Task directions
Exact copies of the lines from the line containing "virus infection" through the last line of the entries below are the whole answer.

Given information
»»
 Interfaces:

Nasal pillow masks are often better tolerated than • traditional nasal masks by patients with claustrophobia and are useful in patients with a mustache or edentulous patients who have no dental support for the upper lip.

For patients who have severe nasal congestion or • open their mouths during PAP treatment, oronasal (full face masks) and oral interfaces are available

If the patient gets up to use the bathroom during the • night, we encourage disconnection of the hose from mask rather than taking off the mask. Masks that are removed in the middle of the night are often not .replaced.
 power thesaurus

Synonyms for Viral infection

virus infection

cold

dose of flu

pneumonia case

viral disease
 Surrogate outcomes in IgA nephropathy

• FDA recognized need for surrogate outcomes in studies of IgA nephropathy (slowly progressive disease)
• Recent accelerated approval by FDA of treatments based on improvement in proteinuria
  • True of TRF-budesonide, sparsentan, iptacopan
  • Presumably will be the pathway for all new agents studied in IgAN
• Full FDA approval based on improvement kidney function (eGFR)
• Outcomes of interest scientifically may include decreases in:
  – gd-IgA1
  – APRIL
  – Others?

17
««
Response to the task
virus infection

cold

dose of flu

pneumonia case

viral disease
 Surrogate outcomes in IgA nephropathy

• FDA recognized need for surrogate outcomes in studies of IgA nephropathy (slowly progressive disease)
• Recent accelerated approval by FDA of treatments based on improvement in proteinuria
  • True of TRF-budesonide, sparsentan, iptacopan
  • Presumably will be the pathway for all new agents studied in IgAN
• Full FDA approval based on improvement kidney function (eGFR)
• Outcomes of interest scientifically may include decreases in:
  – gd-IgA1
  – APRIL
  – Others?

17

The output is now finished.